> Exercise task
Reproduce exactly the lines below, starting with the line that contains "In comparing" and ending with the last line of the records, both included, and nothing else.
begin Records for the exercise
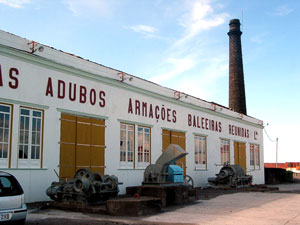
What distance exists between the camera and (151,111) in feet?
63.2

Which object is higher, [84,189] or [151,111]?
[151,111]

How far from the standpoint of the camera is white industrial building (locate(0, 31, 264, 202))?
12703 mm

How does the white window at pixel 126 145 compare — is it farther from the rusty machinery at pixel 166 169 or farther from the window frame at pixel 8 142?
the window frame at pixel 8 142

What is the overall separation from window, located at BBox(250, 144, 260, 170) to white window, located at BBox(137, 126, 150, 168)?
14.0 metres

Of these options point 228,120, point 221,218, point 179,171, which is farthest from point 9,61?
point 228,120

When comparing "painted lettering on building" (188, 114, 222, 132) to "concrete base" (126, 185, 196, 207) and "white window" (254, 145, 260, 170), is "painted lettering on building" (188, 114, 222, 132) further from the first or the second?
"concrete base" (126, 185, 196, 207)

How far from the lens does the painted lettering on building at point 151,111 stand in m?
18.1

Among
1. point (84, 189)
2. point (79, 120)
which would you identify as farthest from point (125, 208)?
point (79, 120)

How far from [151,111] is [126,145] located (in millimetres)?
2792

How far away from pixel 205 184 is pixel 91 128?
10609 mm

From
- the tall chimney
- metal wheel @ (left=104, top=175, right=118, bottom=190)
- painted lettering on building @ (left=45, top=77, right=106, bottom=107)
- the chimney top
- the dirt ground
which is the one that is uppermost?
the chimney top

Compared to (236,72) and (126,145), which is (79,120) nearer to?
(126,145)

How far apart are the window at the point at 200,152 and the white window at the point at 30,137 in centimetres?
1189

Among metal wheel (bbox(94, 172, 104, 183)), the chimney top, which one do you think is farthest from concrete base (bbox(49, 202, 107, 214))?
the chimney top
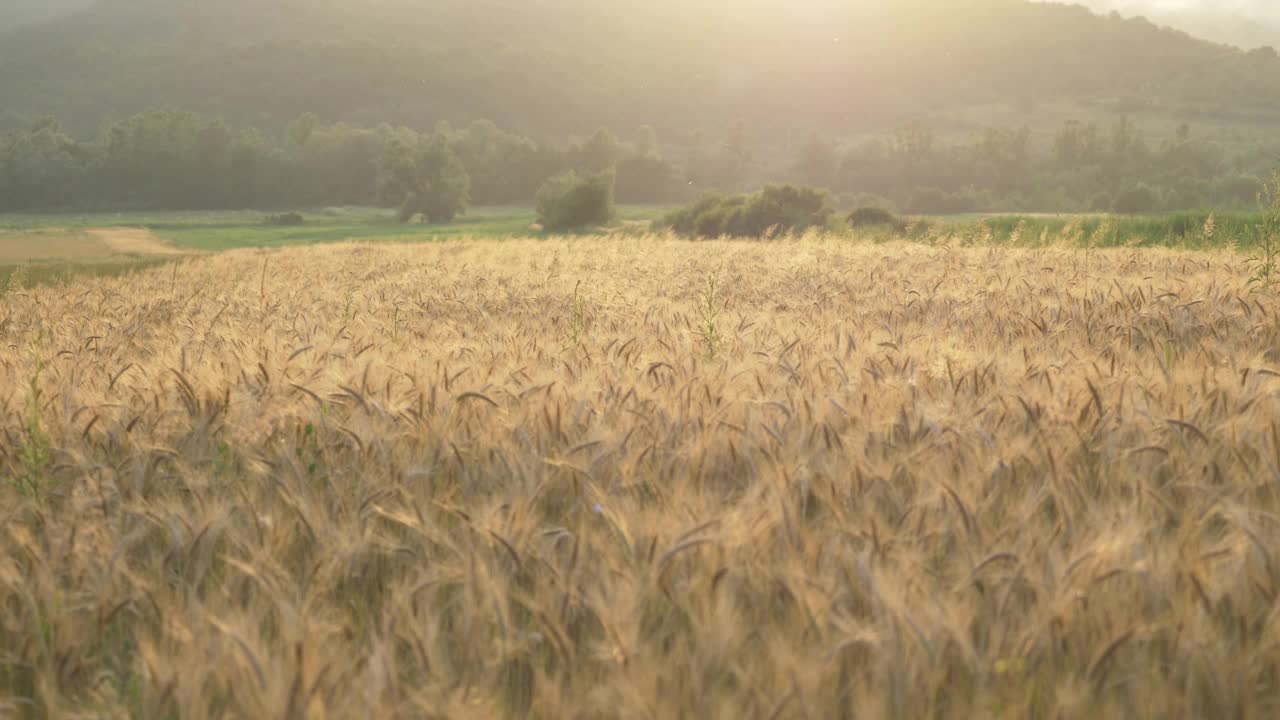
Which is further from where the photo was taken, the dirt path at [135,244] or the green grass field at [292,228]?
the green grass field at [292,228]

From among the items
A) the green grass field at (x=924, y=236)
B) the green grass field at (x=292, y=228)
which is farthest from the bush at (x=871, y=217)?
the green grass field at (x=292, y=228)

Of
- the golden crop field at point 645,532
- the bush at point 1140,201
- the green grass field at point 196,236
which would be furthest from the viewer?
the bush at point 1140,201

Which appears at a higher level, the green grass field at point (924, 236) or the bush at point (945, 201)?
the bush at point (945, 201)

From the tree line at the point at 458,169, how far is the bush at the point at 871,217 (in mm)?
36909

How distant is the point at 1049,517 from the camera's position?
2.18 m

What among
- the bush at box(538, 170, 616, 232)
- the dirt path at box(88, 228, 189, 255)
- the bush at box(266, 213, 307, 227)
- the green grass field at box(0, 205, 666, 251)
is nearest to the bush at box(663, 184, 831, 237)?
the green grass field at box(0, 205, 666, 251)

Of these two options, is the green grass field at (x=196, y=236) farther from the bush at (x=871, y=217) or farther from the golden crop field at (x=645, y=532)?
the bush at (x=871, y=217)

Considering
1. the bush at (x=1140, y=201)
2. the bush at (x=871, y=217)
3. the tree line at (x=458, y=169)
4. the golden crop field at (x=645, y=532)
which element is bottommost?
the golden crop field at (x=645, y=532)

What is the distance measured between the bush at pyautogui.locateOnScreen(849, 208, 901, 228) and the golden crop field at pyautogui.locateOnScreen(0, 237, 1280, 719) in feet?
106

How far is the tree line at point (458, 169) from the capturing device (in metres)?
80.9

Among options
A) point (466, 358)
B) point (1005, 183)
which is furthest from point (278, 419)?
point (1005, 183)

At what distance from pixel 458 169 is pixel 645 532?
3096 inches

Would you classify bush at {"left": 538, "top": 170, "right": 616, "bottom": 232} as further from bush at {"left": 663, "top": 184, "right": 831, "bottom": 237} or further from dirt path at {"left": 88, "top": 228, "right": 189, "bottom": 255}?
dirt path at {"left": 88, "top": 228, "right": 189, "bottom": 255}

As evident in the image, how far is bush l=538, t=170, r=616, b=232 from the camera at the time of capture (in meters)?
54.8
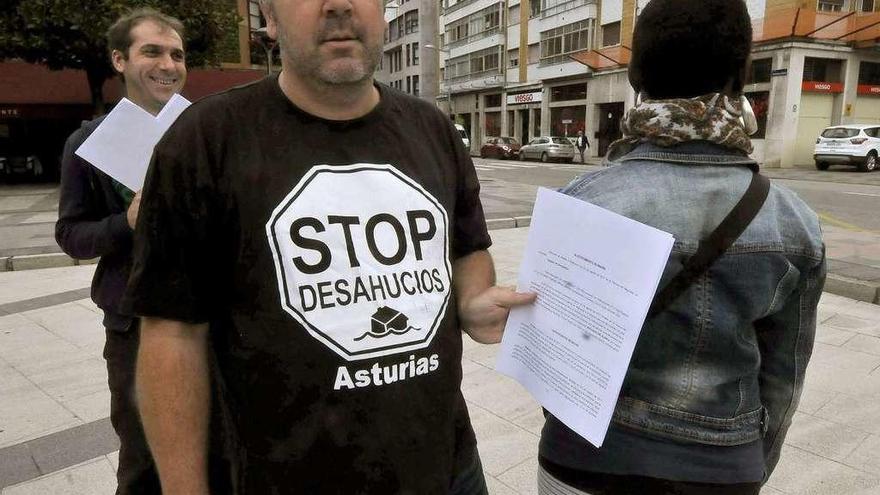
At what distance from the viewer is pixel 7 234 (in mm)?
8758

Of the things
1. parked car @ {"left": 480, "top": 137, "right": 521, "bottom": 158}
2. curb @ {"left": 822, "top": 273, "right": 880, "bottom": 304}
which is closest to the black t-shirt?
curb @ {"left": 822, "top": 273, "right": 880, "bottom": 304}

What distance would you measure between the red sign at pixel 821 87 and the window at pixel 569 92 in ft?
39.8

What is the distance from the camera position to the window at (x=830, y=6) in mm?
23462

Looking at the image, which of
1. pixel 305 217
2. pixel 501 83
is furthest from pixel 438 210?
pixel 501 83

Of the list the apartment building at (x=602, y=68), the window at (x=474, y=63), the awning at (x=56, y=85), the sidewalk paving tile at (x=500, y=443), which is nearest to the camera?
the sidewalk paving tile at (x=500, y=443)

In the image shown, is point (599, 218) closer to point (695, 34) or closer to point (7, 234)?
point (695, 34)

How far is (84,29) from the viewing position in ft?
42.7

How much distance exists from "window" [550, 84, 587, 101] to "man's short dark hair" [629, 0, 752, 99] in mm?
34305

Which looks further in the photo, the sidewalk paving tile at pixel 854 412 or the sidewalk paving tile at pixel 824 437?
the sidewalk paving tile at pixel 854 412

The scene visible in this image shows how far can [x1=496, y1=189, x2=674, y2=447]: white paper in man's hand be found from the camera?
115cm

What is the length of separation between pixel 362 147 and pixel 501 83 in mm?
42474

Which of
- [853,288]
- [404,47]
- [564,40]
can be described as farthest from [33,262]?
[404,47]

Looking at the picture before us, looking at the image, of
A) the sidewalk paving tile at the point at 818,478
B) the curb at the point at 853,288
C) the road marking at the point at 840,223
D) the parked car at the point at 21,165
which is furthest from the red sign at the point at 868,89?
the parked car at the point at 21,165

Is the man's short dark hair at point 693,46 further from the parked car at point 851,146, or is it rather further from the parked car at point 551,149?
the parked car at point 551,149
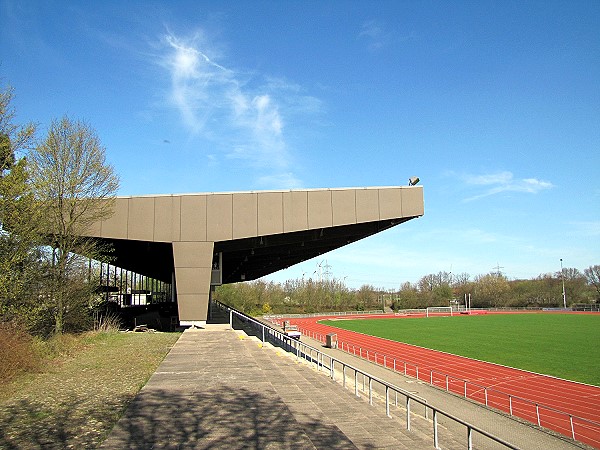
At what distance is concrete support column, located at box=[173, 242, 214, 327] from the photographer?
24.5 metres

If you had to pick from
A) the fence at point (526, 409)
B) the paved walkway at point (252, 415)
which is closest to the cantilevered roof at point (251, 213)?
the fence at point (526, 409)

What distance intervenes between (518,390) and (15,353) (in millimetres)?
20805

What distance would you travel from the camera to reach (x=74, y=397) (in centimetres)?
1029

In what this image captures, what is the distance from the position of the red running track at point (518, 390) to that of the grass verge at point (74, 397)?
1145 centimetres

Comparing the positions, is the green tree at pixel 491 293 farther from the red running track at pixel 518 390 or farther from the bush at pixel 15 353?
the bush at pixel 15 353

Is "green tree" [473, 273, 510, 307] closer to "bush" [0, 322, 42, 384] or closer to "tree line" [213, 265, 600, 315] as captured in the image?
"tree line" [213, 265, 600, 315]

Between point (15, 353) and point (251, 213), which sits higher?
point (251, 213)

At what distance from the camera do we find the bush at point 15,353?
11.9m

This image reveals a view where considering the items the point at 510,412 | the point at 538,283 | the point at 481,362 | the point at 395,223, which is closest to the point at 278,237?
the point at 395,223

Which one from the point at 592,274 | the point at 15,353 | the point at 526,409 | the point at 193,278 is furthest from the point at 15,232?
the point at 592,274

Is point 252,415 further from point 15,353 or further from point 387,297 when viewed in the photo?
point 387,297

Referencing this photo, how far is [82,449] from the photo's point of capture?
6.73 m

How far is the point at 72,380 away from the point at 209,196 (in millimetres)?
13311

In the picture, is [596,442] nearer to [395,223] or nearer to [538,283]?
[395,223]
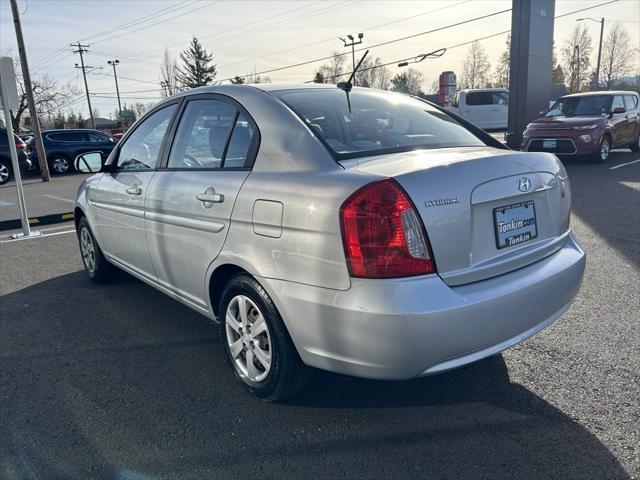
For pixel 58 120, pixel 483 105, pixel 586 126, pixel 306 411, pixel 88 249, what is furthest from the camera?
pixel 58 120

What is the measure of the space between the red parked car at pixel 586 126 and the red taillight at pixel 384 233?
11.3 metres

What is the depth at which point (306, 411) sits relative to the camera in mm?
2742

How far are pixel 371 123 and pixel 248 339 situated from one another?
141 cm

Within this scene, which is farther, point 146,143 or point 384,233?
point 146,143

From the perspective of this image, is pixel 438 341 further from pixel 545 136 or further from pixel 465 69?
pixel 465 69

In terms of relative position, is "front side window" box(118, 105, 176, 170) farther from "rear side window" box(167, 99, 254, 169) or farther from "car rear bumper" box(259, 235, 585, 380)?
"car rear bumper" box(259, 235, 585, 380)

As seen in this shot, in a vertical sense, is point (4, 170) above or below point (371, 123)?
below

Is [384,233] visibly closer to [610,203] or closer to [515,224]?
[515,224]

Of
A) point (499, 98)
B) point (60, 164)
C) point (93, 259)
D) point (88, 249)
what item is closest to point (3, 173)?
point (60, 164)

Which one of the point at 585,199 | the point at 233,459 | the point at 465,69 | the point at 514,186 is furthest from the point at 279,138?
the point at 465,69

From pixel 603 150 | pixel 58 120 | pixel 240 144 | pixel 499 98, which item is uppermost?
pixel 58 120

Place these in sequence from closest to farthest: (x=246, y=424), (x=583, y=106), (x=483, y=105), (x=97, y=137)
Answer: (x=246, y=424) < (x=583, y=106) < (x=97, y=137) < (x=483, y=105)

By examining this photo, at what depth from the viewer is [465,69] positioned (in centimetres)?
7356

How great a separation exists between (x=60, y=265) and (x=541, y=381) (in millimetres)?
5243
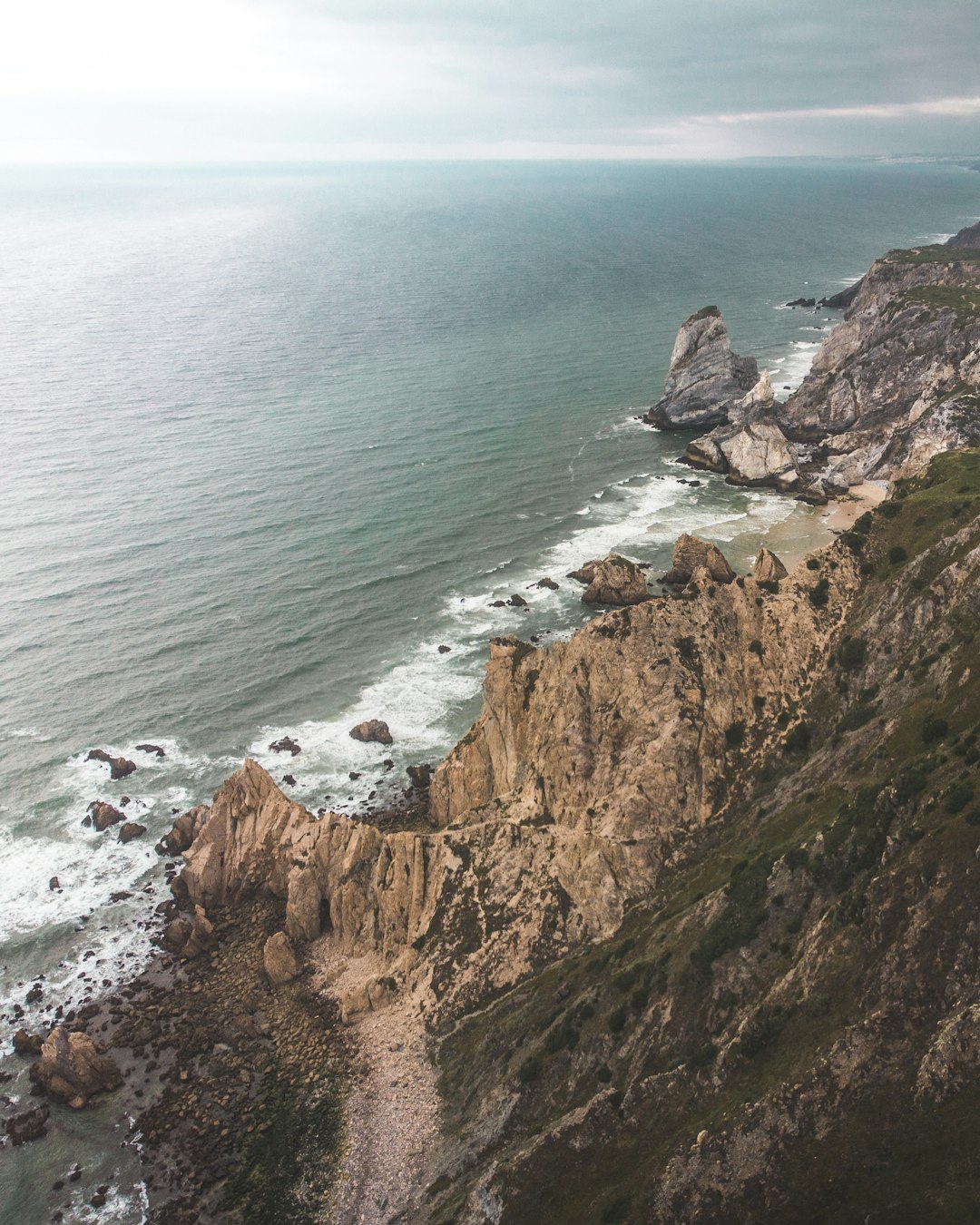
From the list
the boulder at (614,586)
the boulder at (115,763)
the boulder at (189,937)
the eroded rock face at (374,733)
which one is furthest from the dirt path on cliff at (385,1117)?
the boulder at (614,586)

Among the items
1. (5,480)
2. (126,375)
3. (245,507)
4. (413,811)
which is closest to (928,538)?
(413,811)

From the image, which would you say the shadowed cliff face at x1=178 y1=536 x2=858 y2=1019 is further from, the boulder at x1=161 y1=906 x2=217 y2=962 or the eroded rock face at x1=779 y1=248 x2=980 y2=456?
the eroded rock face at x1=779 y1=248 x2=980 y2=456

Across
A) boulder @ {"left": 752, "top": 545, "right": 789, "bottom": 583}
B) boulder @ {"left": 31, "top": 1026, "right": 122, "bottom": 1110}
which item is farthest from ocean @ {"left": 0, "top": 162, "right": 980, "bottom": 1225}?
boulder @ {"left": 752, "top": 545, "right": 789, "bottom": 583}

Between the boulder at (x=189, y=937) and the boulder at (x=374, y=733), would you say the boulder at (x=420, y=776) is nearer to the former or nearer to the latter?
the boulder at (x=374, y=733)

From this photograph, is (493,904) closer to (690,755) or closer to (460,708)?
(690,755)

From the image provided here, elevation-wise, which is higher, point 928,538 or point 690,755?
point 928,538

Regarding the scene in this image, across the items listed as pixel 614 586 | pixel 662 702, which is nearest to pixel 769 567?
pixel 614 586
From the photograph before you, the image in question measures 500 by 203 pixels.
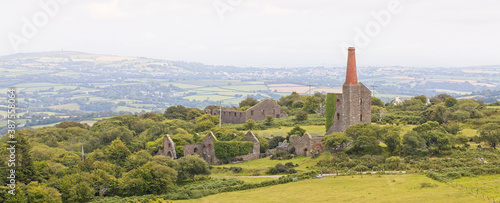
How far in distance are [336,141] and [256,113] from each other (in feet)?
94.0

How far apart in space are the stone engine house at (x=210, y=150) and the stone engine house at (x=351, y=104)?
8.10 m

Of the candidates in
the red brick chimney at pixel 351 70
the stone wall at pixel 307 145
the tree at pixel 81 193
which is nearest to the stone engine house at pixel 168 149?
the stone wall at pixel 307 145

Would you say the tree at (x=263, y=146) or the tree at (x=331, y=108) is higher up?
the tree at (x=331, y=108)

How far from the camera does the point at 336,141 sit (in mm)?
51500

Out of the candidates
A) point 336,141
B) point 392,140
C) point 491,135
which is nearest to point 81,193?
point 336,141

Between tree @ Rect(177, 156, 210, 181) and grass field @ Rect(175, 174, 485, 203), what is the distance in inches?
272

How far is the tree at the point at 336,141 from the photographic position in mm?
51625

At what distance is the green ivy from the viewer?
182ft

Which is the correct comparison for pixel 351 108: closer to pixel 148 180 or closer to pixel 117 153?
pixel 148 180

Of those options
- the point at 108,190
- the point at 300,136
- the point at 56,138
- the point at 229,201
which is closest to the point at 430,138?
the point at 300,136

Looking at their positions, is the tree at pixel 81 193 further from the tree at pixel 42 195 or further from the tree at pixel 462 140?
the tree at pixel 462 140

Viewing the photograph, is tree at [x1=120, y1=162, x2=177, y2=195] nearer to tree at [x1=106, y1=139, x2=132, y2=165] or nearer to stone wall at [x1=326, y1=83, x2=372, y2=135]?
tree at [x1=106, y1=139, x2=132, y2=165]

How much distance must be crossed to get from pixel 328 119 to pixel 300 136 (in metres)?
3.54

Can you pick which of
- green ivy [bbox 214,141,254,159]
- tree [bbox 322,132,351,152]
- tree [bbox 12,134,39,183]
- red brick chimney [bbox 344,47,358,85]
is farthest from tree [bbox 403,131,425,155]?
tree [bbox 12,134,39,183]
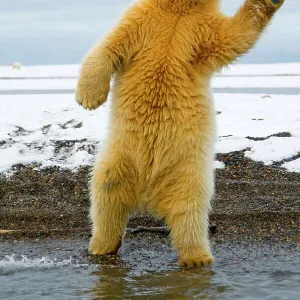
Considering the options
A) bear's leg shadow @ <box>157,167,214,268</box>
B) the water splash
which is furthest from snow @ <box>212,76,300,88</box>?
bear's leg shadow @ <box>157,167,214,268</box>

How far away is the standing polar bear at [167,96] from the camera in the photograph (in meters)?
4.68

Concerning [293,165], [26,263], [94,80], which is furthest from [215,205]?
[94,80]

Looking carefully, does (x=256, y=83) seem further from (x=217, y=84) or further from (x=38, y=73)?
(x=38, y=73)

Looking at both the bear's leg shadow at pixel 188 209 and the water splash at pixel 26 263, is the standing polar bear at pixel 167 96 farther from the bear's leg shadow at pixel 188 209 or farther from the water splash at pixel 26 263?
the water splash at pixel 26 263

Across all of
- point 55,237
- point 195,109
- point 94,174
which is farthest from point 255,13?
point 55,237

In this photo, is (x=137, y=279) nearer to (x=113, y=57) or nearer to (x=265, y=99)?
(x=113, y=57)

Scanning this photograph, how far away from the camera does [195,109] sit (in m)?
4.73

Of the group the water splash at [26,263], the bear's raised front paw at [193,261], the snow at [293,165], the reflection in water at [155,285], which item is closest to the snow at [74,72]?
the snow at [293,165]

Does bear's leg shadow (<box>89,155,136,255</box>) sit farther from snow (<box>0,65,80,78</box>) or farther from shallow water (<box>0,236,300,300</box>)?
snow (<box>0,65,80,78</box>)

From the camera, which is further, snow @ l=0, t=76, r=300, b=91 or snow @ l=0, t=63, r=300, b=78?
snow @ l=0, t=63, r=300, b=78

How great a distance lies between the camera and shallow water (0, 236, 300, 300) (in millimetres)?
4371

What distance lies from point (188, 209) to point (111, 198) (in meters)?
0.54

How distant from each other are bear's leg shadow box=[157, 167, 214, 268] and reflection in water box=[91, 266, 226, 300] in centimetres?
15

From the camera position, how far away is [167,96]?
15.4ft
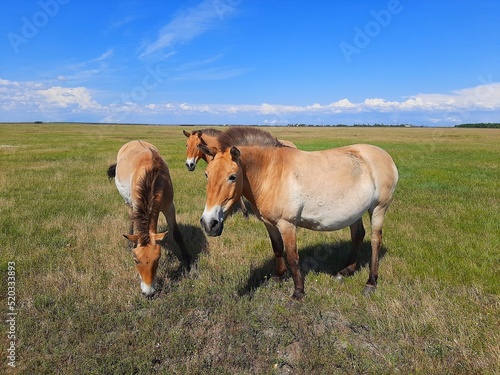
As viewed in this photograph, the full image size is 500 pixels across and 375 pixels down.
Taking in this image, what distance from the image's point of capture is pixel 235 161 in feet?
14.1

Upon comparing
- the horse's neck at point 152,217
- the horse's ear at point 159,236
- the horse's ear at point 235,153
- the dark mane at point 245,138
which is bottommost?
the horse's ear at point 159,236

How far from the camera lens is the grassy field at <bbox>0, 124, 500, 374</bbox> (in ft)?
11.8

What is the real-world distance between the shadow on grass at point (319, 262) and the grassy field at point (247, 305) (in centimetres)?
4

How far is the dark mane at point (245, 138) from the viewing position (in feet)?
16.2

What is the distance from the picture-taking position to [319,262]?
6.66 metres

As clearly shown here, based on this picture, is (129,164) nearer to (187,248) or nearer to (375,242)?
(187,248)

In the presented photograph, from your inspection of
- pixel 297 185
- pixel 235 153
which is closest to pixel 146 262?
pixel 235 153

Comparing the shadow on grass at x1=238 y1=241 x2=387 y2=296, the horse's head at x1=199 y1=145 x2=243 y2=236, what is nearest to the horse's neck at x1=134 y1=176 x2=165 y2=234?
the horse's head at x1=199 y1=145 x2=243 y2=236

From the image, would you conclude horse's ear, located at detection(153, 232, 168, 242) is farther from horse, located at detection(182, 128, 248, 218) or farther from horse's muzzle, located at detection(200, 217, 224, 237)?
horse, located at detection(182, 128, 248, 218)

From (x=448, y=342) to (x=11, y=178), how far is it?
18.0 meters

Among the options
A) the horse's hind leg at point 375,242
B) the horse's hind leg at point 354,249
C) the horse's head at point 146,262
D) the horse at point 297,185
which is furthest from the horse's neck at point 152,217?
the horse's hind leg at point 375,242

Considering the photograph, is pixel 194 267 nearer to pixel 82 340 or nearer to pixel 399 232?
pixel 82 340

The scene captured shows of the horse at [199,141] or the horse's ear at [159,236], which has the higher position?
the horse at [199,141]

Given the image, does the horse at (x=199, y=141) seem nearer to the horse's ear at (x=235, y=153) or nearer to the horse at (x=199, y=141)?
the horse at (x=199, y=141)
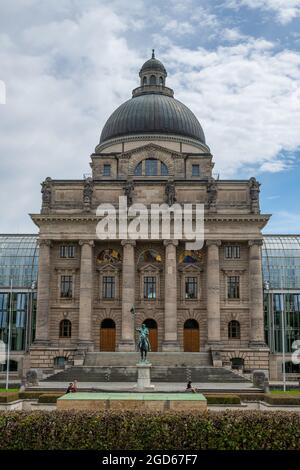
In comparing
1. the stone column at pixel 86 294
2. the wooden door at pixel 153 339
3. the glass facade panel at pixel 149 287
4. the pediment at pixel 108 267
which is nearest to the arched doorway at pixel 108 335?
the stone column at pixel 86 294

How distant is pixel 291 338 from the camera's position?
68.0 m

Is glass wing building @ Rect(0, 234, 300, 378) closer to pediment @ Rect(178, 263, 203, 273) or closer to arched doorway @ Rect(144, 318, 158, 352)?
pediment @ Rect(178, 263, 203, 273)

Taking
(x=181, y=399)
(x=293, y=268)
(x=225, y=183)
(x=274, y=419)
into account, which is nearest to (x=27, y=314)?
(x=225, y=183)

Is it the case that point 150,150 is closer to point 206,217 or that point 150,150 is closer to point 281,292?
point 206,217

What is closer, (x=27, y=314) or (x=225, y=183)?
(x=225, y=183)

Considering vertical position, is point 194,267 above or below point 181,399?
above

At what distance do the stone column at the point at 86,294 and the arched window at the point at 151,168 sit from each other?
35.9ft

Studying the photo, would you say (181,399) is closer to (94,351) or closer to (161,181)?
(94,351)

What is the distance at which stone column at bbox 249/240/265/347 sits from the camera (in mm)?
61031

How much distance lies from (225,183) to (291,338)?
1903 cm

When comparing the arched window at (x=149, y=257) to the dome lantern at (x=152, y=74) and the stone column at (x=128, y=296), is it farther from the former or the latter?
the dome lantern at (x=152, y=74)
end Records for the exercise
> Answer to the problem
In comparing
1. the stone column at pixel 86 294
2. the wooden door at pixel 153 339
3. the glass facade panel at pixel 149 287
4. the pediment at pixel 108 267
which is nearest to the arched doorway at pixel 108 335?
the stone column at pixel 86 294

How distant is pixel 291 338 from the camera's position?
68.0 m

Is glass wing building @ Rect(0, 234, 300, 378) closer to pediment @ Rect(178, 263, 203, 273) or closer to arched doorway @ Rect(144, 318, 158, 352)?
pediment @ Rect(178, 263, 203, 273)

Taking
(x=181, y=399)
(x=293, y=268)
(x=225, y=183)
(x=274, y=419)
into account, which is nearest to (x=27, y=314)?
(x=225, y=183)

Is it the case that point 150,150 is closer to point 206,217 or that point 150,150 is closer to point 281,292?
point 206,217

What is closer, (x=27, y=314) or (x=225, y=183)?
(x=225, y=183)

Considering vertical position, is point 194,267 above or below point 181,399?
above

At what distance do the stone column at the point at 86,294 and the arched window at the point at 151,168 sit from each other?
35.9ft

Studying the photo, would you say (181,399) is closer to (94,351) or closer to (161,181)?
(94,351)

What is the distance at which stone column at bbox 249/240/265/347 sits from the camera (in mm)?
61031

How much distance lies from (225,183) to (291,338)?
1903 cm

When comparing the arched window at (x=149, y=257) to the dome lantern at (x=152, y=74) and the stone column at (x=128, y=296), is it farther from the former or the latter?
the dome lantern at (x=152, y=74)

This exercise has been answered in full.